Se você não leu a primeira parte sobre os “Anos 90”, clique aqui para se contextualizar, pois este post é uma continuação.

No início de 1998, me mudei para capital do mundo, Porto Alegre, para cursar a faculdade de Geologia na UFRGS. Com isso, se antes eu tinha que pegar três ônibus para ir ao “Ita”, agora estava a apenas um ônibus da “Meca da escalada esportiva gaúcha”. Além disso, essa mudança trouxe novas oportunidades para aprimorar os meus treinos, que era uma coisa que estava começando a implementar na minha rotina. Naquela época, não havia ginásios de escalada em Porto Alegre. Só algumas pessoas tinham muros privados, como o Duca e o Guili. E também tinha o muro do Danilo na Serraria (Serraria é um bairro de Porto Alegre, quase em Itapuã)!!!! Esse era o único espaço privado, que mediante ao pagamento de uma diária, eu poderia treinar durante a semana. O problema era que eu morava no Bairro Anchieta, lá pelos lados do Aeroporto, ou seja no extremo oposto. Isso dava umas 2h de ônibus para ir, mais 2h para voltar. Passava mais tempo no ônibus do que treinando. E para testar mais ainda a minha tenacidade, eu só conseguia ir pela manhã, depois da aula, e o pessoal que frequentava o muro só ia a noite, então eu acabava treinando sozinho. Mas pior do que isso era o rottweiller do Danilo. O bicho dava medo, era um cachorro gigante que ficava solto na casa. E ele não era muito chegado num japonês. Várias vezes tomei “carreira” dele…

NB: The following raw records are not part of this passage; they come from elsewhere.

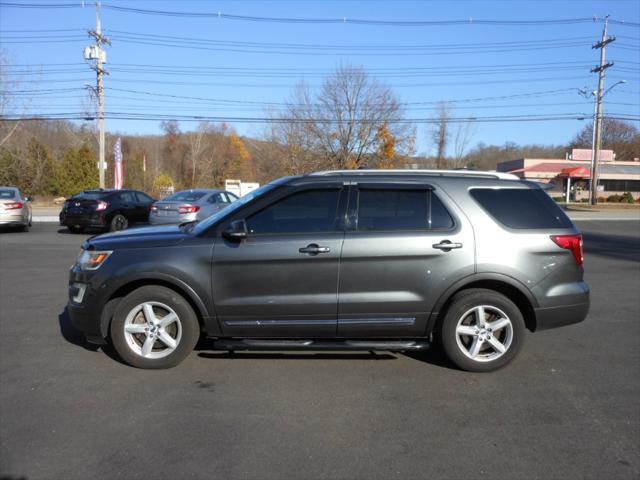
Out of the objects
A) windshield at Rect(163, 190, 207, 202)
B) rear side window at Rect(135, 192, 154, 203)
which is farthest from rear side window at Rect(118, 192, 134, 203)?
windshield at Rect(163, 190, 207, 202)

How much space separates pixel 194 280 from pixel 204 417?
1225mm

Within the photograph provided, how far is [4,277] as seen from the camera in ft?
29.0

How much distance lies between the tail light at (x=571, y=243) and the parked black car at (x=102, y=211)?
14.6 m

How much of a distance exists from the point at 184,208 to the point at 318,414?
37.6 feet

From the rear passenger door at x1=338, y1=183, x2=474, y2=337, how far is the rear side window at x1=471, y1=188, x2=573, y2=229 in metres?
0.35

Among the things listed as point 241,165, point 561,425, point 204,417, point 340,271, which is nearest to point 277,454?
point 204,417

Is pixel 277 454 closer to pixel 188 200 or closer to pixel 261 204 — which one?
pixel 261 204

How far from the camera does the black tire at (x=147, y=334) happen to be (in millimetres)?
4465

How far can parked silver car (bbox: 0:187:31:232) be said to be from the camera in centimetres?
1577

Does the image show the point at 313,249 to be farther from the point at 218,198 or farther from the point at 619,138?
the point at 619,138

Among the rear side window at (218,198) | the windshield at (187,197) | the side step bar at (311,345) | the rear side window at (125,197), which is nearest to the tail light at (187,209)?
the windshield at (187,197)

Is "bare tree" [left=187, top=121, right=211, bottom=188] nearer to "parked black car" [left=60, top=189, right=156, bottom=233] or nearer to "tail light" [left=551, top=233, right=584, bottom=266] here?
"parked black car" [left=60, top=189, right=156, bottom=233]

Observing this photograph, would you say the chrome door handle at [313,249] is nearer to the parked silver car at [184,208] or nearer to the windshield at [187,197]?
the parked silver car at [184,208]

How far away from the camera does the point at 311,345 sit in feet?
14.6
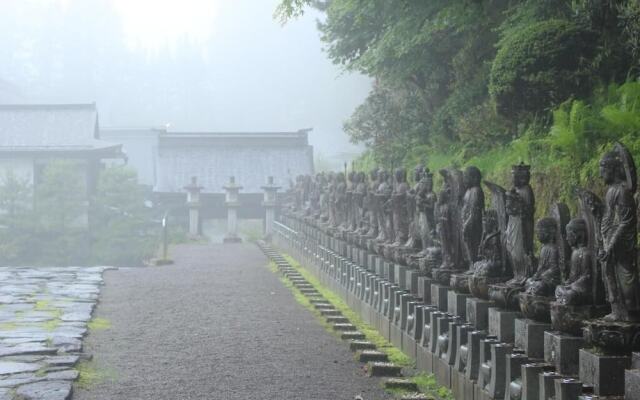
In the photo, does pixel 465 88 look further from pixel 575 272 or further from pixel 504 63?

Treinando no muro do Danilo. Foto: Lair Jr. (?)

Já aos finais de semana, ao invés de estudar, ia para o “Ita” ou Pudim. Se o “Ita” era a Meca, o Pudim era a “pedra desejada”. Sempre teve fama de só ter vias duras. Era comum as pessoas falarem:

Um dia vou escalar no Pudim!

Mas naquela época, eu achava que poderia dominar o mundo, então eu queria ir no Pudim e conhecer as famosas vias de lá. Mas antes, no Ita tinha uma via que era (e ainda é) a menina dos olhos dos escaladores: a via Triton, graduada em 8c. Se tivesse que escolher uma via que melhor representasse a escalada esportiva gaúcha, seria essa via! A via é relativamente curta, não tem mais do que 12m, mas todos os movimentos são únicos. Possui um dos botes mais “tecnik” que já fiz, além de um “le parkour 3D” para entrar embaixo do teto. É um daqueles 8c* que você faz sem tijolar os braços se conseguir levar tudo nos encaixes.

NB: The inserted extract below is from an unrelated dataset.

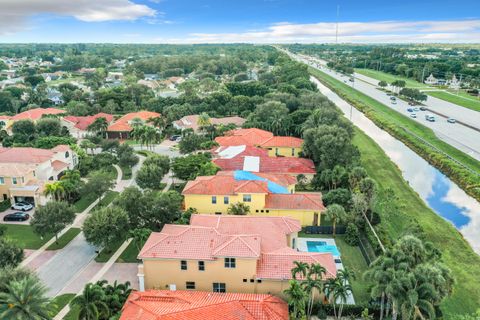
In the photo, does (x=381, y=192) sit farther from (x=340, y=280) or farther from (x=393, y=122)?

*Na época, havia dúvida sobre a graduação da via, se era 8c ou 9a, mas hoje ela é considerada 9a. A primeira ascensão foi realizada pelo escalador Guilherme Zavaschi em 1994.

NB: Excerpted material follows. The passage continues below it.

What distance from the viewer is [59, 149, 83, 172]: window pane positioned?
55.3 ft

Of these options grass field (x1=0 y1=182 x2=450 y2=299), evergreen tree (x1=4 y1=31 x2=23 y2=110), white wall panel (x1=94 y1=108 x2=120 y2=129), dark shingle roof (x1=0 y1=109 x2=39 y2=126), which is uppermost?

Escalador local “Nativo” repetindo a via Triton.

Já naquela época, a Triton tinha uma áura e todos queriam provar, escalar, encadenar… Sempre que íamos no Ita tinha um top rope com corda náutica instalado na via, poucas pessoas ousavam guiá-la, e a maioria não passava nem do bote. É claro que eu tinha muita curiosidade para provar essa via, mas ao mesmo tempo sentia muita vergonha. Afinal de contas, eu era um novato no meio das lendas. Um dia, Daiti e eu tivemos uma ideia para entrá-la: iriamos para o Ita num sábado, escalaríamos o dia inteiro e no final do dia, quando todos fossem embora, iríamos montar um top rope para malhar a via. Assim, esperamos todos irem embora e entrei pela primeira vez na via. Naturalmente não mandei, nem consegui tirar todas as passadas, mas eu consegui armar o bote (que é difícil)! Fiquei mais feliz do que no dia que mandei a via! À noite, acampamos no Ita e no dia seguinte, antes dos primeiros escaladores chegarem, ainda malhamos mais uma vez na “camufla”. É claro que a cadena ainda demorou um bom tempo, mas em agosto de 1998 finalmente consegui mandar esse clássico. As fotos que ilustram esse post são de uma sessão de foto pós cadena. Pelo estilo das fotos, foram tiradas pelo Antonio Nery.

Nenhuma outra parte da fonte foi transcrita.